During the last major climate conference in Copenhagen, Medvedev published Russia's ambitious Climate Doctrine and even appointed a climate adviser a month later.

Russia's own weather agency Rosgidromet said in a weighty 2008 report that daily average temperatures in Russia would rise by four to six degrees Celsius by 2050, and that the change of the past 50 years was most likely man-made.

It concluded that "the dependency of Russia's nature and economy on climatic factors... demand a serious scientific base to government policy on climate change."

But two years later, after summer forest fires that ravaged more than a million hectares (2.5 million acres) in Russia and a heatwave believed to have killed thousands, state media are still debating whether climate change is a myth.

In August, Prime Minister Vladimir Putin even wondered aloud if the natural dying out of mammoths around 10,000 BC means that current climate change was also a phenomenon independent of human influence.

"Most scientists in the world now share the view that climate change is human-caused, but in Russia science is very politicized," said Vladimir Chuprov, a climate expert for Greenpeace Russia.

Although Medvedev has indicated his concern at climate change, scepticism in academic circles remains due to Putin's position, since Russian science depends on government funding, Chuprov told AFP.

"The position is: the world can change but we'll survive on our oil wells and potatoes for however long. Oil is always needed, and we have enough of it in our lifetime," he added.

In 2003, Putin amazed scientists when he speculated that a global warming by "two or three degrees" could be a good thing for Russia as its people would no longer need fur coats.

A press conference hosted by the RIA Novosti state news agency ahead of Cancun provided some indication of official attitudes. Called "Climate Change: myth or reality?" it gave a platform to a leading climate sceptic academic.

"Climate is a concept that has existed as long as the Earth exists... several hundred million years ago the temperature was 10-13 degrees higher than now," said Yury Israel, director of the Institute of Global Climate and Environment at the Russian Academy of Sciences.

"What is happening now is not some kind of unusual special case," he said, adding that life flourished on Earth at the time of dinosaurs.

Russia's state television -- often a reliable weather vane of government policy direction -- has produced well-funded features on the subject of climate.

"The anti-cyclone came to Russia and stopped. Why?" a low voice narrated in a film shown on state Channel One in October. "Professionals don't know, beyond science people offering shocking theories."

A confused array of doomsday images followed: the planet Earth burst into flames, and chunks of Greenland broke off, flooding major cities on the Atlantic. "Who Caused the Warming?" the film asked point-blank.
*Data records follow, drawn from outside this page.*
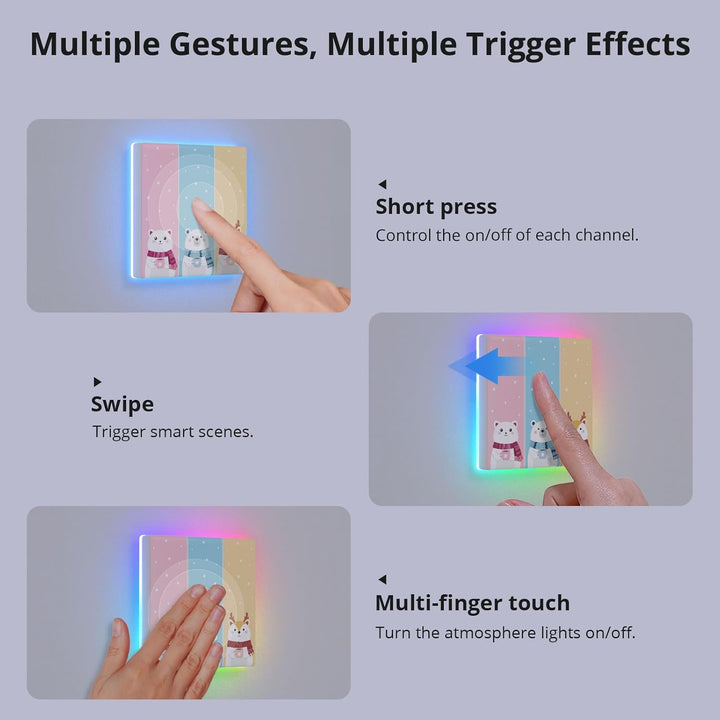 Multiple Gestures, Multiple Trigger Effects

Short press
Control the on/off of each channel.

Swipe
Trigger smart scenes.

Multi-finger touch
Turn the atmosphere lights on/off.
Earlier this year, the Russian television answered that question in a 40-minute feature aired on TV5, a popular federal network based in Saint Petersburg.

"The smoke was very strange. Sometimes it thickened, only to disappear the next day," said the film, called "Russia On Fire: Climate as a Weapon". It went on to allege that the heatwave and fires were caused by the US Air Force's HAARP (High Frequency Active Auroral Research Program).

But though climate scepticism and conspiracy theories abound in Russia, the heatwave and wildfires could bring about a gradual shift in attitudes, experts said.

A year ago, just ahead of the conference in Copenhagen, Channel One aired a feature claiming climate change was a concept dreamed up as part of a political conspiracy.

Now the heatwave has swayed public opinion from total denial, said WWF climate expert Alexei Kokorin.

"Some acknowledgement has occurred, but very slowly," he said. "There is a realization that global warming is after all a bad thing."